5. Conclusions and Outlook

The diffusible hydrogen content was investigated for arc brazing with different filler materials and heat input. For the determination of hydrogen concentrations, a methodology based on the rapid test method by CGHE using a TCD according to ISO 3690 was applied. The following findings were made:

• The methodology for hydrogen determination in GMAW weld metal according to ISO 3690 can generally be applied for GMAB as well.
• For arc brazed beads, low diffusible hydrogen concentrations in the range of H_D = 0.1 to 0.3 mL/100 g were found.
• Due to characteristically low base metal penetration in GMAB compared to arc welding, the hydrogen concentration in the entire fused metal H_F is only about 5 to 18% lower than the corresponding hydrogen concentration in deposit metal.

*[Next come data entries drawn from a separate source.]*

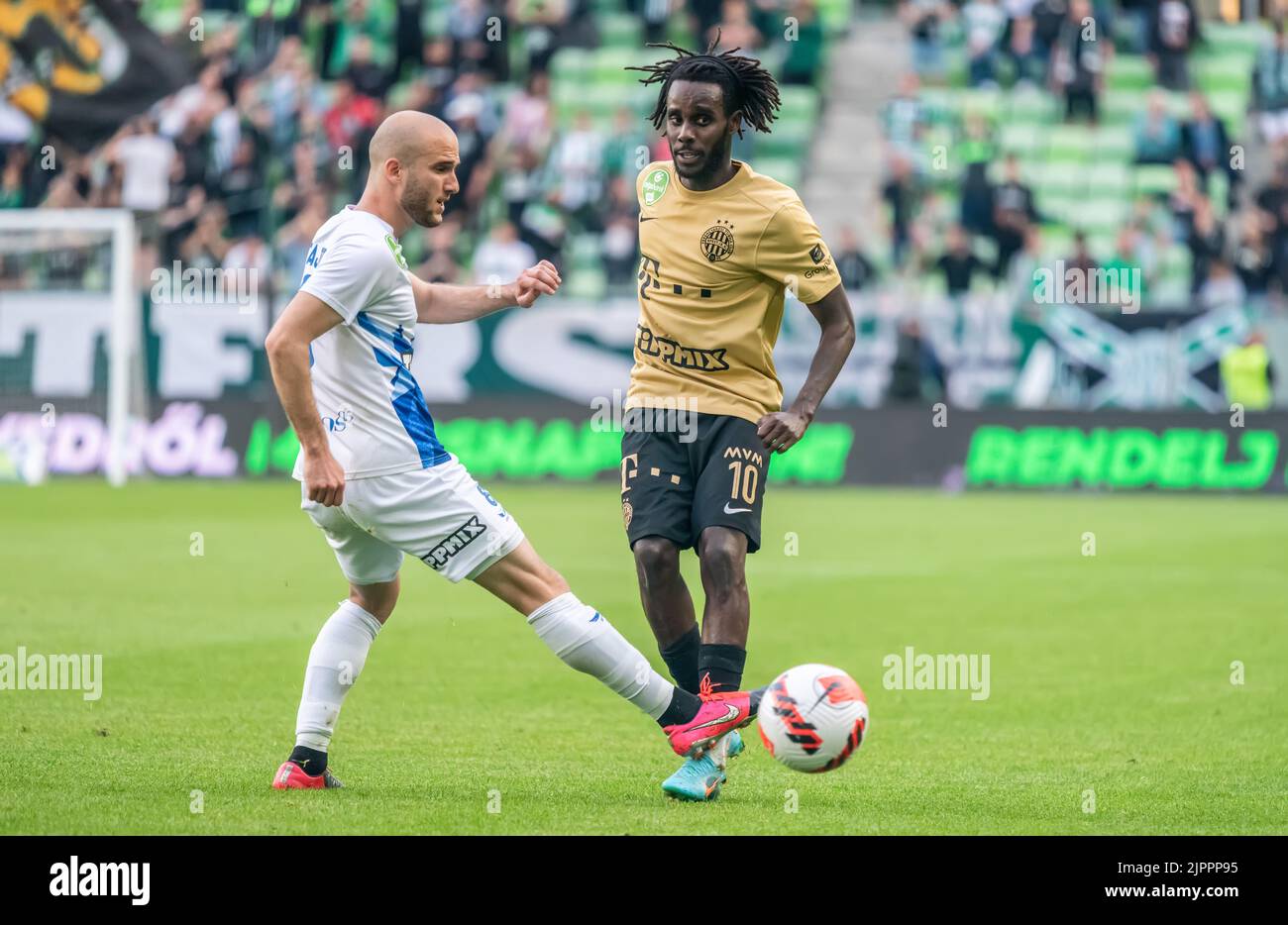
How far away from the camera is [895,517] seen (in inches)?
780

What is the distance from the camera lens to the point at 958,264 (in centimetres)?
2505

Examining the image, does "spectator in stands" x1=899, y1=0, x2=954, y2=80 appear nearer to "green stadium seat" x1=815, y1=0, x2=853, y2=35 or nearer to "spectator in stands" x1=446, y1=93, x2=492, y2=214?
"green stadium seat" x1=815, y1=0, x2=853, y2=35

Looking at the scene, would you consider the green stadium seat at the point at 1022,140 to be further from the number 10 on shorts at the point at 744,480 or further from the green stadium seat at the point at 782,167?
the number 10 on shorts at the point at 744,480

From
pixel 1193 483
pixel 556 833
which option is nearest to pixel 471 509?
pixel 556 833

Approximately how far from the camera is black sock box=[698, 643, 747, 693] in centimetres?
720

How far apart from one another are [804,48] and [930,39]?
73.4 inches

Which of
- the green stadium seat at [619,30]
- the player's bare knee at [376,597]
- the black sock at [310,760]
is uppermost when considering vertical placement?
the green stadium seat at [619,30]

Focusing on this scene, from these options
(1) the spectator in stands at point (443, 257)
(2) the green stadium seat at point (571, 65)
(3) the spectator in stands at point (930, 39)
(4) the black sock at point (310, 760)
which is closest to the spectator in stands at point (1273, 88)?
(3) the spectator in stands at point (930, 39)

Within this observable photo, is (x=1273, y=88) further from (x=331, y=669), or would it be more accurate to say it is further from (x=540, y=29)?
(x=331, y=669)

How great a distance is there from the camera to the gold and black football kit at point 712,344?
743cm

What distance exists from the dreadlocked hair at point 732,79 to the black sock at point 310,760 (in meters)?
2.73

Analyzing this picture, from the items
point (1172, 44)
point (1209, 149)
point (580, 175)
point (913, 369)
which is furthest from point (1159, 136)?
point (580, 175)

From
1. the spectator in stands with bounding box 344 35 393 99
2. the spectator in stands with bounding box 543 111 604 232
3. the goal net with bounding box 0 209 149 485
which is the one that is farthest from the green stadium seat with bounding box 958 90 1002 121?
the goal net with bounding box 0 209 149 485
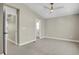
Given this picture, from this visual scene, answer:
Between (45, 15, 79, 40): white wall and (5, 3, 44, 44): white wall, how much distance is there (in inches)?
14.5

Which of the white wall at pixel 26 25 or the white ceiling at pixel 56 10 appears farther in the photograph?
the white wall at pixel 26 25

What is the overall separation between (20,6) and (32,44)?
0.93 m

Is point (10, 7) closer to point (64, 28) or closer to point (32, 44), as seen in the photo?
point (32, 44)

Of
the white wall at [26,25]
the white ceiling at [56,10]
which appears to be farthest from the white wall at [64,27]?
the white wall at [26,25]

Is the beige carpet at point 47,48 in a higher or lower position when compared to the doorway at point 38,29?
lower

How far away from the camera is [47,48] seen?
183 centimetres

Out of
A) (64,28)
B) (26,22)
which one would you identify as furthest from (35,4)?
(64,28)

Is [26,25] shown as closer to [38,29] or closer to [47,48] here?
[38,29]

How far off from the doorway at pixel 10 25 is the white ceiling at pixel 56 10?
0.43m

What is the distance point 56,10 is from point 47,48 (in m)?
0.90

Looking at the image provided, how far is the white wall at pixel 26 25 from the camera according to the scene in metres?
1.90

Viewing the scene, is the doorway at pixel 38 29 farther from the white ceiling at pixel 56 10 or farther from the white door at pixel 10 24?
the white door at pixel 10 24

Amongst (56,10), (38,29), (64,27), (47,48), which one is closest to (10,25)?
(38,29)

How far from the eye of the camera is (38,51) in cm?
179
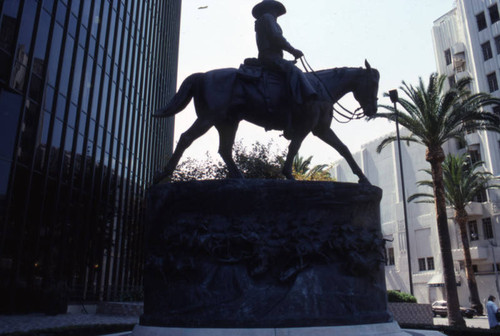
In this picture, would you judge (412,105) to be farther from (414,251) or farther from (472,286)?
(414,251)

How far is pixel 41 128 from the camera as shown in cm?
2138

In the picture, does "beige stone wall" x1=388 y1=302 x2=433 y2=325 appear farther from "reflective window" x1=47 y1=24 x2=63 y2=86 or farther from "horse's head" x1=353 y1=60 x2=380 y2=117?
"reflective window" x1=47 y1=24 x2=63 y2=86

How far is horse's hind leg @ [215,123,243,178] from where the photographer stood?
8.00m

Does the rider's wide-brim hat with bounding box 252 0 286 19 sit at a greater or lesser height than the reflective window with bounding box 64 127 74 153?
lesser

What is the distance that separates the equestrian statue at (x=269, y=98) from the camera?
7668 millimetres

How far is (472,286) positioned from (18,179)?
3522cm

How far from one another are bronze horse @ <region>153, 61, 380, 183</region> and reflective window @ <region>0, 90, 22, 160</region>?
44.8 ft

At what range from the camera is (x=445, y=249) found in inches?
951

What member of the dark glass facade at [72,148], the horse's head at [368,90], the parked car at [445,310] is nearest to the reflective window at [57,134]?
the dark glass facade at [72,148]

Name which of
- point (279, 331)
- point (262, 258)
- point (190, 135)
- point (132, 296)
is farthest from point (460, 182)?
point (279, 331)

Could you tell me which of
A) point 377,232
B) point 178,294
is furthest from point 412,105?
point 178,294

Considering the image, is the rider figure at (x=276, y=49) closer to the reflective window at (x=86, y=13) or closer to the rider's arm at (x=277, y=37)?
the rider's arm at (x=277, y=37)

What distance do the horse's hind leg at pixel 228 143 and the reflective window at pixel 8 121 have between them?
14.1 metres

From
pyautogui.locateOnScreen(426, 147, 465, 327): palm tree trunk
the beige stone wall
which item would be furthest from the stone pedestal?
pyautogui.locateOnScreen(426, 147, 465, 327): palm tree trunk
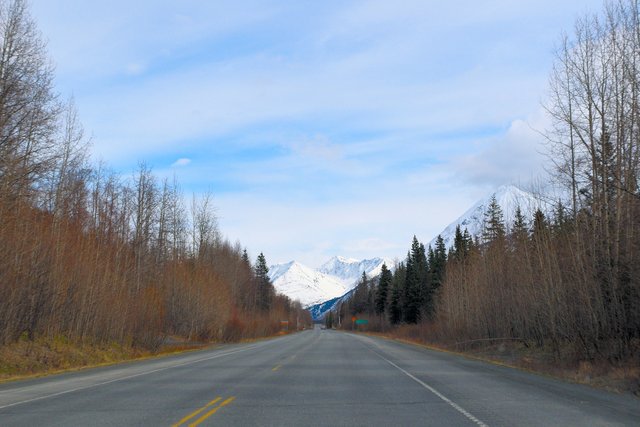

Regarding the prevention of HACC in joining susceptible steels, GMAB might be a promising alternative to ordinary arc welding. The diffusible hydrogen concentrations in GMAB deposit metal were found to be only about one-tenth of the concentrations that can usually be found for GMAW or FCAW processes. Nonetheless, further investigations are necessary to study the mechanism of hydrogen diffusion and trapping in GMAB connections.